Sejak awal perlawanan melawan Prancis, Viet minh menyusun banyak program land reform yang radikal. Ia mengambil pola Komunis Cina dalam meletakkan perjuangan melawan invasi asing di atas pelaksanaan konflik kelas yang segera. Tekanan utama secara ekonomi ditempatkan di atas peningkatan produksi pertanian, secara sosial di atas suatu pengurangan sewa dan tingkat pembayaran bunga. Karena petani pemilik lebih meluas di utara daripada di selatan, sementara keluhan utama petani terpusat pada sewa dan riba tanah yang tinggi, dengan demikian kebijakannya adalah segaris dengan kepentingan segera populasi petani. Lebih jauh, Viet Minh mengakui bahwa suatu perubahan utama struktur sosial dan politik akan mendahului mobilisasi petani miskin dan menengah melawan orang kaya di desa-desa, daripada mengikutinya:

Dalam rangka meneruskan perjuangan anti-feodal di Vietnam, lebih diperlukan memasukannya sebagai suatu prasyarat transformasi struktur sosial yang radikal di mana akan menjadikan para petani yang tereksploitasi pecah ke dalam lingkaran ganas yang dibatasi (Le Chau, 1966a, 72).

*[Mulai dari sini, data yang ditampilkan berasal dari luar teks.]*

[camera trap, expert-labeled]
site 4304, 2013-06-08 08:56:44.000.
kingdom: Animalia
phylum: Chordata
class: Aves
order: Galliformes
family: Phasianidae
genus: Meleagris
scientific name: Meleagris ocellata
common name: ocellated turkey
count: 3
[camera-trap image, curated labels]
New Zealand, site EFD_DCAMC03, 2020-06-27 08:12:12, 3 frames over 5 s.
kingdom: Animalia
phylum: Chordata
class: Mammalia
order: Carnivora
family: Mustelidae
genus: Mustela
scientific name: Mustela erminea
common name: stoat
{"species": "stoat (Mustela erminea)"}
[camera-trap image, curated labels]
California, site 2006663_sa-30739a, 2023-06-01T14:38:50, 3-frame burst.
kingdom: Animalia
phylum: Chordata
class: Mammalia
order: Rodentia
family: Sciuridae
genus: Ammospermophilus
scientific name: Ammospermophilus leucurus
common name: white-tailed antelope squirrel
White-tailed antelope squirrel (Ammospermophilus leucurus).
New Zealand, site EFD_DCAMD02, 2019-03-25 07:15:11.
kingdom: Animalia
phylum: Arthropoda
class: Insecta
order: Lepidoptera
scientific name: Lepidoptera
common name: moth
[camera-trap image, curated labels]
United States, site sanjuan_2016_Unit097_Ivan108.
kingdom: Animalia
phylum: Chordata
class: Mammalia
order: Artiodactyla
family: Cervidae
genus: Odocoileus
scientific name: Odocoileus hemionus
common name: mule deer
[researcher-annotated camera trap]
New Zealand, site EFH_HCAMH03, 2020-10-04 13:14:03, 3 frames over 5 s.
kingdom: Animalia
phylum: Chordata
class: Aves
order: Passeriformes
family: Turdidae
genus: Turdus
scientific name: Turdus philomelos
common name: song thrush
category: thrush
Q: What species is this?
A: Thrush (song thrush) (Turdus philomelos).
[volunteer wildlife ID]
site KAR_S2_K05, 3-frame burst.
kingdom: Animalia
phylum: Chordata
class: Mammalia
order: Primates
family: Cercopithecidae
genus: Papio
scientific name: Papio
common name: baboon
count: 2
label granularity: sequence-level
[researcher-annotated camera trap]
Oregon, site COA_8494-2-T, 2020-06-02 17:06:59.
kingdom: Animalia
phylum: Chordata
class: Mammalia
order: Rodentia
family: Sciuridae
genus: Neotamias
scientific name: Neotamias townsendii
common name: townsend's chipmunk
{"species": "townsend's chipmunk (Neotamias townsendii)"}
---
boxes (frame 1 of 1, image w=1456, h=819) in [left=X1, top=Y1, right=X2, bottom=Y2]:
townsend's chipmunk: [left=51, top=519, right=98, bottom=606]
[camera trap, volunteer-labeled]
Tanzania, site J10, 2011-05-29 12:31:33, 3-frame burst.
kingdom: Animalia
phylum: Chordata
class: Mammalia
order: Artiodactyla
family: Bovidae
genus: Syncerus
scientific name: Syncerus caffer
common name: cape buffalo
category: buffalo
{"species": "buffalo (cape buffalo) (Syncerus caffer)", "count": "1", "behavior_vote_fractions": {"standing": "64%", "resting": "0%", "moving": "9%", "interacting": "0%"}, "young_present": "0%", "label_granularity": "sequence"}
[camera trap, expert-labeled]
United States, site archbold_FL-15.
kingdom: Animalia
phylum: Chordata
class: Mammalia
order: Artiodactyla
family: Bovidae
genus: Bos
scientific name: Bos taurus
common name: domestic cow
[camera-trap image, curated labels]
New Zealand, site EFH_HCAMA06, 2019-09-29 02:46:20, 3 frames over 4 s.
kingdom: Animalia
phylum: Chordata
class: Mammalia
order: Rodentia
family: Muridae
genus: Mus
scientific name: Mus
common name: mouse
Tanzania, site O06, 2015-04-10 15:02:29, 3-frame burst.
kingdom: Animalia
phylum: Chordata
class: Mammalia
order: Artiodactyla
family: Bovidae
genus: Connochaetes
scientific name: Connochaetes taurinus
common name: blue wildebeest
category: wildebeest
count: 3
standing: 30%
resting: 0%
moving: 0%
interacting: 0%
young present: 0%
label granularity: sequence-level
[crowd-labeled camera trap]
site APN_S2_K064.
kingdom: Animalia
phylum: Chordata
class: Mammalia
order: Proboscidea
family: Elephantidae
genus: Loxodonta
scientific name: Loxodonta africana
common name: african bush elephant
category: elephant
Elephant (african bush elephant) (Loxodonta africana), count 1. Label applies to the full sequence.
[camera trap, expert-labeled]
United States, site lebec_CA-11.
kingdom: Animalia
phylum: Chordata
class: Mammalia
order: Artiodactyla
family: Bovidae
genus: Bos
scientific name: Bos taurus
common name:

Meskipun begitu, sejumlah kecil land reform dilaksanakan, sebagian melalui penyitaan tanah yang dimiliki orang Prancis dan musuh-musuh Viet Minh, sebagian melalui pendudukan tanah yang dikuasai oleh kelompok keagamaan yang bermusuhan pada pemberontak, terutama Katolik. Di antara tahun 1945 dan 1953, Viet Minh mendistribusikan 310.210 hektar, atau 15 persen total tanah garapan di Vietnam Utara, dengan sekitar 17 persen rumah tangga petanu memperoleh tanah (Le Chau, 1966a, 108-109). Penambahan persentase yang dimiliki petani menengah ini dari 30,4 persen pada tahun 1945 ke 34,6 persen pada tahun 1953, oleh petani miskin dari 10,8 persen ke 15,6 persen, dan oleh para buruh pertanian dari 0,0 sampai 2,1 persen (1966a, 110). Sewa dikurangi 25 persen, hutang riba yang dikontrol sebelum Agustus 1945 dihapuskan, dan tingkat bunga ditetapkan pada 13 persen untuk pinjaman moneter dan 20 persen untuk pinjaman setimpal. Pada saat yang sama, produksi pengrajin, yang telah siap menerima dorongan selama periode lama isolasi dari pasar dunia yang ditandai oleh Perang Dunia II, menerima dukungan kuat Viet Minh; penambahan di produksi tekstil terutama tampak. Penambahan demikian mengijinkan Republik Hutan memperdagangkan kelebihan hasil bahkan dengan wilayah yang diduduki Prancis, sebuah perdagangan yang khususnya tampak meningkat dengan cepat dari tahun 1952 sampai 1954 (Le Chau, 1966, 96). Viet Minh juga terbuka pada seluruh pendirian industri di wilayahnya, memindahkan dan mengedarkan para pekerja terampil dan mesin-mesin di dalam pegunungan di mana perlengkapan relatif aman dari serangan musuh.
Secara organisasional, Viet Minh ternyata sama mahir menyesuaikan diri pada keadaan darurat populasi petani. banyak yang telah ditulis tentang dukungan Komunis pada “hirarki sejajar”, di mana unit-unit teritoril – demikian sebagaimana desa, kelompok desa, distrik, provinsi, dan zona – ditarik oleh asosiasi-asosiasi berbasis fungsi – sebagaimana asosiasi petani, pekerja atau intelektual, wanita atau pemuda. Kenyataannya, organisasi teritorial di utara lebih fleksibel daripada yang ditunjukan di meja organisasi formal, sementara pendirian asosiasi-asosiasi fungsional secara sederhana mengikuti pola-pola di selatan dan pusat negeri. Organisasi teritorial,

terutama terdiri dari suatu rantai horisontal komite-komite level desa ... pada saat yang sama unit basisnya adalah desa, dan basis administratif serta organ yudisial adalah komite, apa pun namanya. Komite-komite ini selama perang Viet Minh digabung seperti jari-jari dari sebuah roda komite level provinsi, dan provinsi-provinsi terhubungkan di tahun pertama pada Kementrian Dalam Negeri Vo Nguyen Giap (Pike, 1966, 47).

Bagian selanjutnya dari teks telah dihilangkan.